> _Source text_
□ □ □

# Anco Tankers (Scandinavian)



## nigelcollett (Oct 26, 2005)

Hi all

Whilst I know that Athel Line joined the Anco Group consortium in 1965 I would appreciate some details/history of the three vessels that the group started up with in 1948/9. They were as follows:

*Buccaneer* belonging to Ole Schoeder
*Svanaas* belonging to Iver Brugge
*Sandefjord* belonging to Halder Virik

I'm 90% certain the the *Buccaneer* was not the one that took place in "Operation Performance" in 1942 as she was scuttled off Kaeringoen. 

Any info gratefully received

Regards

NigelC


----------



## treeve (Nov 15, 2005)

*Anco*

Hi Nigel,
As you may know, I am researching Anco Fleet ships, myself,
getting set for writing the pages, to complete the Athel Line Ships
Website. I have a number of bits and pieces, but would welcome
any information on any Anco ship, including these early years.
I will look through what i have and get back to you ...
Best Wishes
Raymond


----------



## nigelcollett (Oct 26, 2005)

□ □ □

> _Data block_

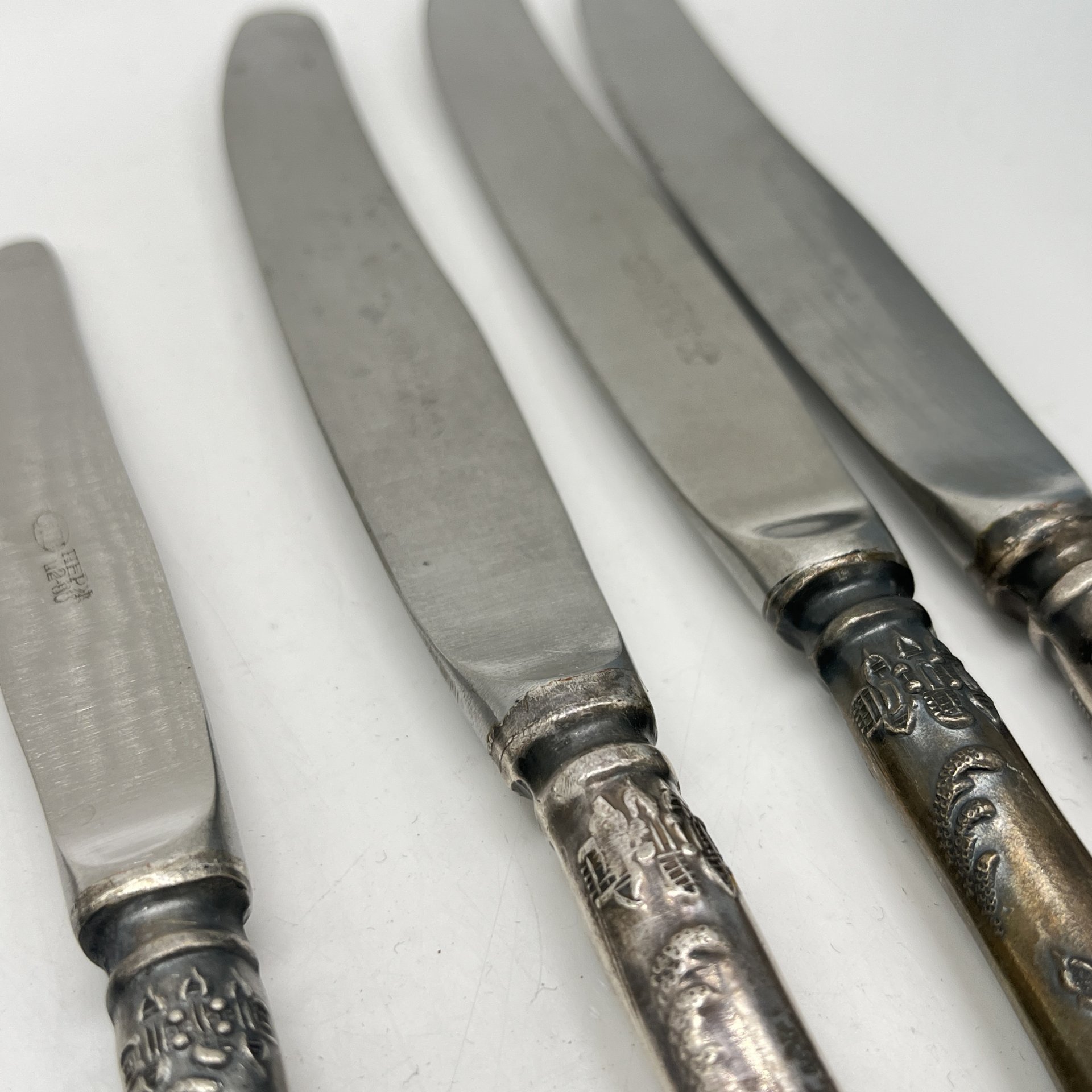 Набор из 5 столовых ножей разного размера, мельхиор (медь-никель), СССР, 1960-1980 гг.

□ □ □

Reproduce the Anco Tankers forum thread starting at "Whilst I know" and ending at "scuttled off Kaeringoen.", switching "consortium" to "syndicate". Rely only on the forum thread about Anco Tankers; the material plays no part.

> _Problem solution_
Whilst I know that Athel Line joined the Anco Group syndicate in 1965 I would appreciate some details/history of the three vessels that the group started up with in 1948/9. They were as follows:

*Buccaneer* belonging to Ole Schoeder
*Svanaas* belonging to Iver Brugge
*Sandefjord* belonging to Halder Virik

I'm 90% certain the the *Buccaneer* was not the one that took place in "Operation Performance" in 1942 as she was scuttled off Kaeringoen.